Q: My husband and I will soon join the ranks of retirees. We are in our upper 60s. We have no debt. We will have adequate income from Social Security and pensions— at least for now. But after consulting with different investment advisers about our entire portfolio — mainly a 401(k) that didn't lose much, IRAs and CDs— we have come away with as many different opinions as there are advisers.

Usually, they specialize in only one angle while ignoring the entire financial picture. After reading your recent column to the "80-somethings," I came away with the idea that our search for the near-perfect way to set ourselves up is futile. There seems to be no consensus on what to do with investments in order to have an adequate income in the future— except to diversify.
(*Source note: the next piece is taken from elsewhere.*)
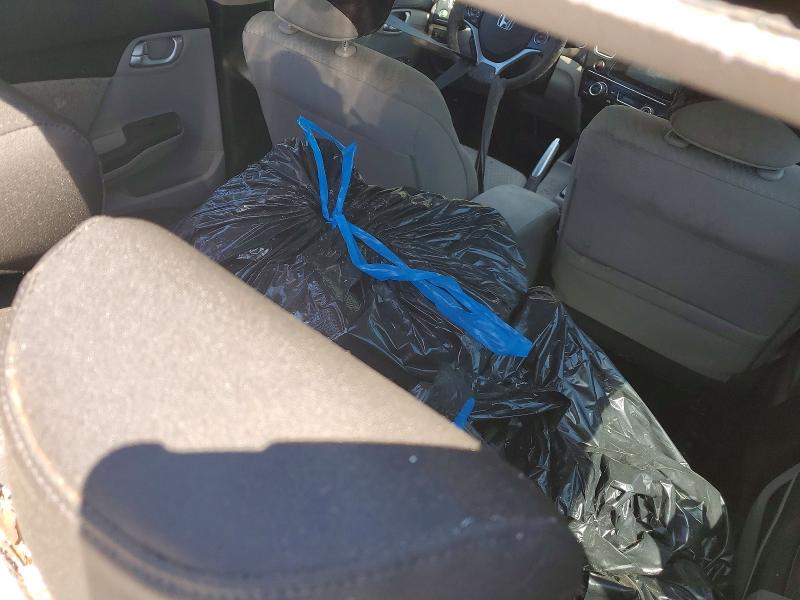 2015 Honda Civic მანქანა იყიდება აუქციონზე, vin: 2HGFB2F8XFH529832, აუქციონის ნომერი: 61057676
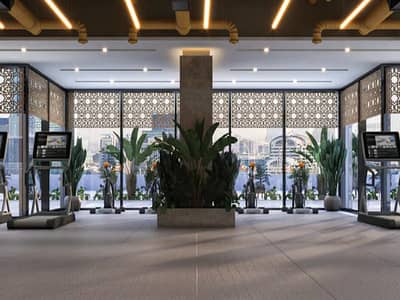 3 Schlafzimmer Wohnung zum Verkauf in Al Mamzar, Sharjah - 14283. jpg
To some that means one thing, to others, another. And of course, every individual's circumstances are entirely different. Can you offer any really broad guidelines to follow when planning one's retirement future, especially in light of the economic times we find ourselves in?— K.D., Grand Prairie, Texas

A: Here are the essentials for a secure retirement:

  • Eliminate all debt. You do this because it takes more than $1,000 of retirement asset earnings to service $1,000 of debt. It is particularly important to eliminate debt if the bulk of your retirement savings is in tax-deferred qualified plans. Just because you are credit-worthy doesn't mean borrowing money is a good thing to do.
  • Take careful measure of your spending priorities. Many retirees never think about their de facto commitments. Many, probably most, retirees are overcommitted to real estate. They would benefit from a serious reconsideration of the size of house they live in— and whether they should own or rent. Downsizing or becoming a renter is likely to provide a major increase in discretionary spending power.
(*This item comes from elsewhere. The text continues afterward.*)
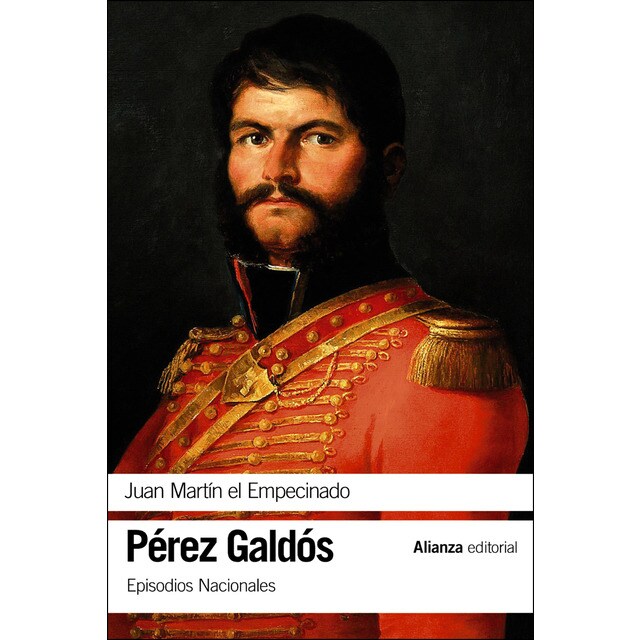 Juan martín el empecinado: Episodios nacionales, 9 / primera serie.pdf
  • Nail down some secure monthly income. This was easy until recently because many people retired with Social Security, a company pension and retirement savings. Today, an increasing number of retirees don't have pensions. You can create a personal pension by converting a portion of your savings into an individual life annuity or a joint and survivor life annuity. The amount of income from the annuity is high enough that you won't have to draw as heavily on your remaining assets for monthly spending.
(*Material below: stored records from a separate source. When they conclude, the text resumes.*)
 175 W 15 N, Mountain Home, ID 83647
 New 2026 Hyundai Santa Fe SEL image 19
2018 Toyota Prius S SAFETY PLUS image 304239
  • Minimize all investment expenses. Remember, it's YOUR money. You should have the bulk of its return. The financial services industry will happily sell you products that take all the current income in fees, leaving you with all the risk. You can minimize investment expenses easily by becoming an index fund investor. With investment products that have expenses of 3 percent a year, the self-directed alternative can liberate the entire dividend and interest yield of a diversified portfolio— for you to spend on yourself rather than pay out in fees.
  • Diversify across asset classes. No one knows the future, so it is foolish to focus on a single type of asset. Start with domestic fixed-income, expand to domestic stocks, and then branch out to international stocks, international fixed-income, REITs, energy and emerging markets. This can all be done at minimal expense by building portfolios such as my Couch Potato Building Block portfolios, Bill Shultheis' "Coffee House portfolio," or the index portfolios suggested in William J. Bernstein's "The Investor's Manifesto."
  • Remember that smart spending is as valuable as smart investing. Spend your income carefully. Every $1,000 not spent works like having an additional $25,000 in retirement savings, more if you consider taxes. Many retirees, for instance, have an opportunity for significant savings by replacing expensive prescription drugs with generics that will do the same thing. This is not a small opportunity. A little attention and research can help you save $300 a month, or more. If you are in the 15 percent tax bracket, you need $353 a month in pretax investment income, or $4,236 a year. The average balanced fund recently had a trailing yield of about 2.4 percent, so a single independent medical decision can "produce" the equivalent of income from $176,500 of investment assets.